Feb 25, 2012

Weekend Links

How many years has the economic crisis set back the most affected countries?

China's foreign exchange reserves move the Euro.

Is an engineering degree better than an MBA if you plan to start a company?

Marketing dollars vs. the time spent by consumers on different categories of media.

With more investors entering the market and less interest in homeownership, the US is seeing the number of homes rented increase.

Feb 2, 2012

Debt policy follow up

I recently wrote about the importance of the accumulated debt in the worlds current financial troubles and am heartened to learn some of the mainstream is not thinking that differently.

Martin Wolf both agrees that central banks need to pay more attention to aggregate leverage levels and that tax codes should remove incentives that encourage debt.  That these changes made his short list of 7 ways to fix the system is very encouraging.

Paul Krugman also points to the growth of debt as the primary reason the economy was unsound from 2003 to 2007.  Repeating this simple narrative will eventually lead to enacting the prescribed solutions.

Now that the failure of austerity is rapidly becoming apparent, I am hoping new policy measures will be aimed at the structural issues that led to debt build up while returning to the old standard practice (it became unfashionable in 2010 as I recall) of counter-cyclical monetary and fiscal policy.

Jan 27, 2012

The MF Global fallout and other links

  • I am surprised the markets shrugged off the MF Global loss of client funds so easily.  I am hopeful that the end result will be tighter restrictions to prevent such losses in the future.  Until this happens though I would have thought risk premiums might need to widen generally or a least some other brokers might suffer as customers gravitated towards the strongest.
  • A retrospective on housing market declines that looks at where Australia might be in that process.  Real estate still seems expensive in Australia and with China likely to be shoring up its economic growth this year, I don't think AUD interest rates will be adding price support to housing.
  • A study that looked back at asset backed securities and their ratings histories found that the securities included in CDOs later experienced worse ratings downgrades.   The conclusion implied that CDO sponsors were exploiting some kind of information advantage to skew the results that the buyers experienced.  This was the case even when controlling for yield which is where I would normally expect default expectations to be priced.  The authors looked at the entire asset-backed universe but CDOs were concentrated in the housing and commercial real estate sector.  I may have missed where the ABS sector was controlled for but if it was not controlled for I could see how warped investor demand for housing CDOs led to warped housing prices and ultimately very poor performance of housing ABS without needing asymmetric information between CDO sponsors and buyers.  I don't know what really happened of course, but the explanation from the authors seems like an elaborate and difficult application of exceptionally good ex-ante judgement.  Such good judgement is both valuable and rare so it is best applied with simpler strategies and fewer moving parts to depend on.

Jan 8, 2012

Debt and Occupy Wall Steet

I liked this essay's explanation of the zeitgeist behind the Occupy movements.

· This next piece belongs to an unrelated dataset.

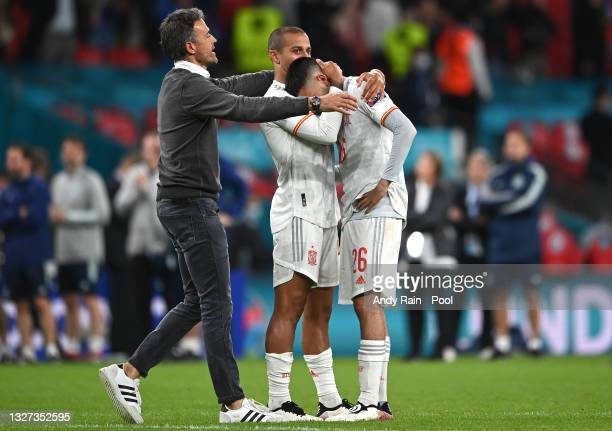 Pedri of Spain is consoled by Thiago Alcantara and Luis Enrique, Head Coach of Spain after the UEFA Euro 2020 Championship Semi-final match between...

I think there is a simpler story though to be told about modern economic growth being driven primarily by increased private debt levels.  (Update: my view expressed here is heavily influenced by Steve Keen's writing.)  It is less malevolent than the corruption of politics by money explained by the linked essay and simpler to address.  

My story would be that constantly increasing debt levels of the past 3 decades created false demand that was unsustainable when the debt growth stopped.  The extra demand smoothed out the business cycle while the debt grew creating a self fulfilling "great moderation" of stable dependable economic growth that allowed and incentivising high debt levels.

High debt levels benefit asset owners by driving up prices and lenders by increasing interest payments which also explains the shifts in wealth distribution.  There was also a kicker to the wealth concentration at the end of the debt build up where "the 99%" were convinced to take on large debt loads to purchase houses which, as an un-productive asset, require either the owners salary or price appreciation to enable the interest payments.

Recognising the current imbalances as a debt problem would add "eliminating tax incentives for debt funding" and possibly   add "managing the aggregate debt level" to the responsibilities of the world's central banks.  

I don't think this is a difficult narrative for people to understand and I imagine most are aware of the increased presence of debt in their lives.  While discussion of the government debt level is a popular media topic and the level of education loans is starting to make headlines there is much less discussion of the overall private debt level making me think that the majority of people are still looking for a return to the good old days of steady debt growth.

Jun 26, 2010

Weekly summary: Stopped out of gold short

I stopped out on the way back up through 1250 today.  It tested down through its 20 day average on Wednesday but didn't stay below for long.  There is some chance the bounce back was expiry related but gold continued higher after the expiration.  Any trapped longs from Monday's breakout have surely been stopped or replaced by stronger hands by now negating one of the drivers for the trade.

The gold rally might get tested in the near-term with the Eurozone fright having past and China resuming currency liberalisation.  I expected a bit more risk seeking this week as markets moved past the fears of a few weeks back but the results were pretty muddled.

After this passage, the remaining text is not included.